Pendant que Victor et Dufour échangent des saluts avec le comte, M. de Noirmont regarde autour de lui dans le salon; il hésite à présenter la personne qui est encore là; cependant il se décide et dit:
«Voilà M. de Saint-Elme... c'est un ami de mon beau-frère...»
Le comte n'avait pas encore aperçu le monsieur qui se tenait toujours dans un coin du salon.
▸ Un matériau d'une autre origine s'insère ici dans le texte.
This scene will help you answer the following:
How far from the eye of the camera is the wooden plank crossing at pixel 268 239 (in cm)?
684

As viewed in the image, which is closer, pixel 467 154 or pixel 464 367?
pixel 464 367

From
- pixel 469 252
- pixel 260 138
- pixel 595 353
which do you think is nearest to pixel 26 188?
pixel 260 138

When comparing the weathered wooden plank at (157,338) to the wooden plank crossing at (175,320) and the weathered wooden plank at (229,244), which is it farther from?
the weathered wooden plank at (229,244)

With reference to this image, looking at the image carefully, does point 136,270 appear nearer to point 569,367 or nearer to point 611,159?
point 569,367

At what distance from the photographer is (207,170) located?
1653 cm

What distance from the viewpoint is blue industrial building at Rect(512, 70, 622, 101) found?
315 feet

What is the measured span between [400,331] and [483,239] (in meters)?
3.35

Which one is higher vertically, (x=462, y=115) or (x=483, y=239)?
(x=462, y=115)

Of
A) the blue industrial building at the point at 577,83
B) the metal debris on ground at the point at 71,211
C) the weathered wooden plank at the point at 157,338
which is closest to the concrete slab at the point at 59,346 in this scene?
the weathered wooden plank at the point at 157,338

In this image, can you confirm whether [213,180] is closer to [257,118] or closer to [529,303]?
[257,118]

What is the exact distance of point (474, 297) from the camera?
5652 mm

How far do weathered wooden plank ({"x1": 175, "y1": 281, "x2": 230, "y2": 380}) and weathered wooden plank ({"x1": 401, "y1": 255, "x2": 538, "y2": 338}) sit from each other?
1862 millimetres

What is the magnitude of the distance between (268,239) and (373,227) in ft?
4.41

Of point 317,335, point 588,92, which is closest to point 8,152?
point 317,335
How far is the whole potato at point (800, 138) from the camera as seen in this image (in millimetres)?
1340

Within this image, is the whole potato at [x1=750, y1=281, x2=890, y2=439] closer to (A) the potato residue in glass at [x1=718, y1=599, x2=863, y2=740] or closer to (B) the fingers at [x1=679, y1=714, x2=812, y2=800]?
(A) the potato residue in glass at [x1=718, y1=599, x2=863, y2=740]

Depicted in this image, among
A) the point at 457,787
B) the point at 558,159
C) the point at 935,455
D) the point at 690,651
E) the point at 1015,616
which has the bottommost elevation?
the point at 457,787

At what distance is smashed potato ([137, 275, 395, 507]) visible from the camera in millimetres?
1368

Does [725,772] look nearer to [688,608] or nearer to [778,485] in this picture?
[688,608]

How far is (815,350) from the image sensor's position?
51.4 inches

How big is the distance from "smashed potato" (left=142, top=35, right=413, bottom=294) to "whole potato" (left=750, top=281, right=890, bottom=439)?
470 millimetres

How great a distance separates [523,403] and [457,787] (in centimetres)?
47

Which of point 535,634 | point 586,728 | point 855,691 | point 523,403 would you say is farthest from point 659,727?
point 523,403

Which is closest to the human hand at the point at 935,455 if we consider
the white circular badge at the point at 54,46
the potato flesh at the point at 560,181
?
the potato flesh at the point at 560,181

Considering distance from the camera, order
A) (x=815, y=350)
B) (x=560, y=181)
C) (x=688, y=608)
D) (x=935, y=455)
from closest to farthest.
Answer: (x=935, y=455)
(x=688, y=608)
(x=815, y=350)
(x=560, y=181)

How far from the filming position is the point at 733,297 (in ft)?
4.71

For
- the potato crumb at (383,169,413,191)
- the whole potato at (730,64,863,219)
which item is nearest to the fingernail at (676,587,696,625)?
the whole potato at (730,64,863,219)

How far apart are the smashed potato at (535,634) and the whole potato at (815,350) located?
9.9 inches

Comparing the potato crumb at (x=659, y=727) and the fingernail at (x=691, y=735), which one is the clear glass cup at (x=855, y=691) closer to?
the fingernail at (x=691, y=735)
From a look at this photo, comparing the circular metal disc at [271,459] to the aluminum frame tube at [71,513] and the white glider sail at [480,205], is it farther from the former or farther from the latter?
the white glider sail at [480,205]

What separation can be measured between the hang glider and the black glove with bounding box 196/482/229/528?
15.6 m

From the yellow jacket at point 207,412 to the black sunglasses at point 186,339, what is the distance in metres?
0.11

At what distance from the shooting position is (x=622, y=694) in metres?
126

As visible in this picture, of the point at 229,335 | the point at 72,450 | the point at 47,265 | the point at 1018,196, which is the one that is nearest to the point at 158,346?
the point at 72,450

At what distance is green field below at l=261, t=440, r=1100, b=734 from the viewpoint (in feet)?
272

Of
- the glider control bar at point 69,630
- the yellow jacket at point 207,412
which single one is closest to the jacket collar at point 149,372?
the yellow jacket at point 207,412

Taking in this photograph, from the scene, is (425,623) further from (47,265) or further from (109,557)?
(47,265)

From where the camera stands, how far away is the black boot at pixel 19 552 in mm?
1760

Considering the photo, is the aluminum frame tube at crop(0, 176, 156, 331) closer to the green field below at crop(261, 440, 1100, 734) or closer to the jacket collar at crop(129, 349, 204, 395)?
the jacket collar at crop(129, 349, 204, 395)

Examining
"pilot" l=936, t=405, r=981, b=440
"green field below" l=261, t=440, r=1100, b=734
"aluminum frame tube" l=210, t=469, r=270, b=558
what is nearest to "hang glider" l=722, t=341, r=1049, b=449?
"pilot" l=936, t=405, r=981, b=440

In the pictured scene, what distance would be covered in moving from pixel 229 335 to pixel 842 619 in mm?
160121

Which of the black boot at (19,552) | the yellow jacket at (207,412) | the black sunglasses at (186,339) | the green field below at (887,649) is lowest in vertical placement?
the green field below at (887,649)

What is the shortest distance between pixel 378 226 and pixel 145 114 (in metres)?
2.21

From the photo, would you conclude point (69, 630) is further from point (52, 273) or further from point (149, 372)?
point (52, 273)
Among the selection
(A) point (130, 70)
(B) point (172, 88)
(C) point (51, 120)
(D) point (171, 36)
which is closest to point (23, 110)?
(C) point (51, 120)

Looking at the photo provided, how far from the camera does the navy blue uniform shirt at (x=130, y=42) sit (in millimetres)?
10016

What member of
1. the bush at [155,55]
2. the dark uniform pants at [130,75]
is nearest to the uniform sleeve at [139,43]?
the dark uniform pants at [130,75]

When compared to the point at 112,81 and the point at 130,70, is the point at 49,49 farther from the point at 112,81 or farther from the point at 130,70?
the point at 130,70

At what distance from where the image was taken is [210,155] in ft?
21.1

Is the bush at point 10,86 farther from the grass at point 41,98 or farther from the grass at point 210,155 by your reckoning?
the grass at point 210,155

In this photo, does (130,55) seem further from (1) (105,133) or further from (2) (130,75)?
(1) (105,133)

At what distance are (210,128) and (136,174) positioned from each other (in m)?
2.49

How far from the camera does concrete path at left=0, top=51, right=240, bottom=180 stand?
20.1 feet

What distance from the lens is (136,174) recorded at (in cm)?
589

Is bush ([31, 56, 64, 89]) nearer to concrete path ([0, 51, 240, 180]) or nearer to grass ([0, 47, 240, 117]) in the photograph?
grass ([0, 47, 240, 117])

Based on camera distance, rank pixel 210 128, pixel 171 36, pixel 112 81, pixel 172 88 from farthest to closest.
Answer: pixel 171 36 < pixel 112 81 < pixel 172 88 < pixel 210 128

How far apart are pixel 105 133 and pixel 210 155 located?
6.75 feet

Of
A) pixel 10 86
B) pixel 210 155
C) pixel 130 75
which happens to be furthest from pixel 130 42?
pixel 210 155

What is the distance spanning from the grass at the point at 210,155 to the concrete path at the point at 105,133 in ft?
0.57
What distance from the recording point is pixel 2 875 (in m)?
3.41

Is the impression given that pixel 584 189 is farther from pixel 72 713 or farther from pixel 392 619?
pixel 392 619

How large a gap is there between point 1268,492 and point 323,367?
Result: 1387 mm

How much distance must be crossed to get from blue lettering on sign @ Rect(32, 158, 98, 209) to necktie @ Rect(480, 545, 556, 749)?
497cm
En voyant ce personnage, dont la tête est enveloppée de bandes noires, M. de Tergenne salue de nouveau; Saint-Elme en fait autant et se rassied bien vite.
«Mais n'avez-vous pas un frère?» dit le comte en s'adressant à Ernestine.
«—Oui, monsieur, il habite ici maintenant; sans doute il ignore votre arrivée... Peut-être est-il allé promener dans le bois.... Mon frère ne me ressemble pas, il n'aime pas la campagne;... mais votre séjour ici et celui de votre aimable nièce contribueront, j'en suis certaine, à lui faire oublier Paris.
»—Allons, ma chère Emma, fais bien vite connaissance avec madame de Noirmont; elle est bonne, aimable, elle sera indulgente pour tes petits défauts, et voudra bien, je l'espère, te donner son amitié. Tiens,... je me connais en sympathie,... je gage que madame te plaît déjà?...
»—Oh! oui, mon oncle,» répond la nièce du comte en allant prendre la main d'Ernestine, «et je ferai mon possible pour que madame m'aime un peu.»
Emma dit cela d'une façon si franche, si gracieuse, qu'Ernestine ne peut s'empêcher de l'embrasser; mais ensuite elle tourne bien vite la tête pour voir qui Victor regardait.
Armand arrive. Ernestine le présente au comte, qui regarde le jeune homme avec intérêt: celui-ci tâche de prendre un air aimable en répondant aux politesses de M. de Tergenne; mais les chagrins qui le rongent, les inquiétudes qui le poursuivent sans cesse, percent toujours sous le sourire qui vient effleurer ses lèvres. M. de Tergenne s'en aperçoit, il dit bas à Ernestine «Votre frère semble éprouver quelque peine secrète?—Je vous l'ai dit, la campagne l'ennuie...—C'est que probablement il a laissé à Paris de tendres souvenirs... Oh! c'est facile à deviner; il est dans l'âge des passions,... de l'amour... Je me rappelle cela.»
Le comte soupire, puis regarde autour de lui d'un air mélancolique en disant: «Me voici donc à Bréville!